Kate Doherty, ongoing service coordinator, helps explain this concern. “For more hands-on services like physical therapy and occupational therapy, telehealth can be more of a challenge because [therapists] need to get their hands on the kids in order to guide certain mobilities… Sometimes the parents jump right in and do great with it. Sometimes they’re a bit more hesitant, lack the confidence and don’t want to hurt the child (in the case of infants that need certain manipulations),” she said.

“Most of the parents on my caseload have been pleasantly surprised with their child(ren)’s response to telehealth and their progress with it. Some children have not responded as well. I’ve had a few families where it just isn’t ideal. The child has no interest in the screen or will not give any attention to it. In those cases, we work as hard as possible to get them some more options,” Doherty added.

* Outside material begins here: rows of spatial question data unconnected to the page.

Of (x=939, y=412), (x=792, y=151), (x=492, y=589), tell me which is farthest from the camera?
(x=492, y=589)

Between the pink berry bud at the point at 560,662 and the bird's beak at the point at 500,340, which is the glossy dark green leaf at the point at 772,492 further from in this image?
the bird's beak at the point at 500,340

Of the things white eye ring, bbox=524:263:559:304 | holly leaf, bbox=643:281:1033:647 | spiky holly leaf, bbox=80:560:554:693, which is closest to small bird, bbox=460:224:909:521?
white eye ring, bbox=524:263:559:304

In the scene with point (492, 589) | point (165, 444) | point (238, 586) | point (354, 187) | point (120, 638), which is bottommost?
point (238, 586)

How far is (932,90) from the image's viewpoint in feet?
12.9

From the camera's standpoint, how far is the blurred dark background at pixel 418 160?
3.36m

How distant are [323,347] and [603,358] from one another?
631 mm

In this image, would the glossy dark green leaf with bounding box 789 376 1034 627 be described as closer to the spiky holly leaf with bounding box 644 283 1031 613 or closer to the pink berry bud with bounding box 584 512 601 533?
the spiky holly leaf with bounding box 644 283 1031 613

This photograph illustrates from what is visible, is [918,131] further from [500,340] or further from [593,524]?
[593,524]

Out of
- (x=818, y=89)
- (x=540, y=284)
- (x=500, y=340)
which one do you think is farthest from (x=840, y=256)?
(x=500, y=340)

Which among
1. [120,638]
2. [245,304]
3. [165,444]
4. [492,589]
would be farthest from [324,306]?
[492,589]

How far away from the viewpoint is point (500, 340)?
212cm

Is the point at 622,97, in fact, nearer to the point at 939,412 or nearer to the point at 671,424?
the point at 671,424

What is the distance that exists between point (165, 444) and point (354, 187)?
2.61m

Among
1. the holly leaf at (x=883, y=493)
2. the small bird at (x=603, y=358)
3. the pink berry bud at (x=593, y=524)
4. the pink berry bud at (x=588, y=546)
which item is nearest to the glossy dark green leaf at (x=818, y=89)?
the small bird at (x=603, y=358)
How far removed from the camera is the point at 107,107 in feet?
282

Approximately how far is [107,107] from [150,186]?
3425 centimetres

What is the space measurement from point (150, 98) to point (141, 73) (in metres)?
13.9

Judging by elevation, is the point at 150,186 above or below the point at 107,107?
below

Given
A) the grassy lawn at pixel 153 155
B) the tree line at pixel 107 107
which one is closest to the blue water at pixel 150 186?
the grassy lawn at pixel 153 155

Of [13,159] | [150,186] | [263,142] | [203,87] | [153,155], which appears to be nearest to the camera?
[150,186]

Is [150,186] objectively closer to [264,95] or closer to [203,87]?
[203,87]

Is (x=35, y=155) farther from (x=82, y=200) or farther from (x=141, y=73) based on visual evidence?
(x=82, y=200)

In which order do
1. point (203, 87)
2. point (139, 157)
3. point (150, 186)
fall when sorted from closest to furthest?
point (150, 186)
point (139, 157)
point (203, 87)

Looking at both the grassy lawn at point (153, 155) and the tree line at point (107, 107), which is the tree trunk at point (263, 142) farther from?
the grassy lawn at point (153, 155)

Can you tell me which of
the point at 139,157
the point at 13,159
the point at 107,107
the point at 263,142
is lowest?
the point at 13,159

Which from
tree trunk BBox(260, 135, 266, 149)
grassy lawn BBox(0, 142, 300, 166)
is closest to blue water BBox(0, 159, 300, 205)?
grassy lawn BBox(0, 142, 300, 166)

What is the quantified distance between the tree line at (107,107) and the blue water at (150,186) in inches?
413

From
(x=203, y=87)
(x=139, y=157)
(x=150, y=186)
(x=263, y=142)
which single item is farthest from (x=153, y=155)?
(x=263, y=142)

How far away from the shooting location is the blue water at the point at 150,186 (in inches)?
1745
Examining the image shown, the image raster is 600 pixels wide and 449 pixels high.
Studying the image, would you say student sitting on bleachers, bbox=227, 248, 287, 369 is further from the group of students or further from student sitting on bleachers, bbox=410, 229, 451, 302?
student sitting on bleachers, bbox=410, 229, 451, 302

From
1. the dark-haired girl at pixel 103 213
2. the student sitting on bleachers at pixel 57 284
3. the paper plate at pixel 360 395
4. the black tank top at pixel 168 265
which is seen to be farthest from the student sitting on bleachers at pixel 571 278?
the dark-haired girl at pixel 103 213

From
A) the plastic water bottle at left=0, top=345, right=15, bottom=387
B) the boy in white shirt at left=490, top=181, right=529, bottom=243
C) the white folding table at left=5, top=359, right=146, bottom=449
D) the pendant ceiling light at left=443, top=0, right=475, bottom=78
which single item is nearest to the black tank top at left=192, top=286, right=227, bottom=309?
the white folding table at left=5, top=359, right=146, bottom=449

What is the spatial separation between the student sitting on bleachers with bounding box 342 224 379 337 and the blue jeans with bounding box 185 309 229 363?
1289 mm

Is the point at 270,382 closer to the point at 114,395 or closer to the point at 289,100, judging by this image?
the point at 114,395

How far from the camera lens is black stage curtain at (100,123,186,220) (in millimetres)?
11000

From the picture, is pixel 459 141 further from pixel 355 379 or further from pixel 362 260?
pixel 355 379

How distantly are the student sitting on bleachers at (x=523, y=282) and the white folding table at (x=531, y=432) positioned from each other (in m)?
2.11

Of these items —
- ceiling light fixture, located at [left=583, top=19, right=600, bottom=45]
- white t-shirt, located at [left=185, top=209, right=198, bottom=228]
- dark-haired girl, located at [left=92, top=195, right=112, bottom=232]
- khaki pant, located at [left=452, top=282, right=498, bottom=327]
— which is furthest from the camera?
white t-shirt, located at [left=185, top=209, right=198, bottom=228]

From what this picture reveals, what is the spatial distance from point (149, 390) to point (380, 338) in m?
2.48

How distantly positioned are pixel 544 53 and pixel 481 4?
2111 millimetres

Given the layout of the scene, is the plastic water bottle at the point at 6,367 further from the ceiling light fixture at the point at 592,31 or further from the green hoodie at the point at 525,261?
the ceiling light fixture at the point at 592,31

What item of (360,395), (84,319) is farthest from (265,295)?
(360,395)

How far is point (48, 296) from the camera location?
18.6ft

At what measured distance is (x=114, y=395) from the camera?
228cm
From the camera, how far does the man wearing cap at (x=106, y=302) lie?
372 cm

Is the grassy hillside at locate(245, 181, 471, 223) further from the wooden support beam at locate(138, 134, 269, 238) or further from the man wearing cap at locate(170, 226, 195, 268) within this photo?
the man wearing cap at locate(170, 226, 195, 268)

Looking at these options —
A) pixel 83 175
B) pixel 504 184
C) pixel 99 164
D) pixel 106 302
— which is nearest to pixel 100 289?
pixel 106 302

Until recently, virtual therapy completely replaced home visits due to COVID-19 restrictions.

The past few months, in-person visits are permitted with special restrictions. On Doherty’s caseload, roughly 50% of children receive services strictly online, 20% at approved clinics, 20% at daycare and 10% at libraries or other approved public locations.

“In some cases, children that are getting services at a clinic or public location are also using telehealth once a month or so, as a hybrid method, in case the clinics or in person options need to be shut down again,” Doherty explained.

Doherty said that while telehealth may not remain the main service delivery option, it has opened doors to more flexibility. It may, “post-pandemic life,” be used as a backup in the case of provider shortages, and transportation or scheduling conflicts, Doherty said.

“I know that many are hoping and likely assuming that it’s just a matter of time before in-home services can resume. That tends to be the most convenient and desirable option for many parents,” Doherty added.

I know my daughter misses one-on-one time with her therapists. Her losing out on this interaction concerns me. I worry about the personal connections she’s formed fading, and the role that may play in her success.

Tallo also misses this personal time with the kids she is used to befriending. Seeing their smiles in person and “getting and giving high fives and hugs” to celebrate accomplishments is one of the things she misses most.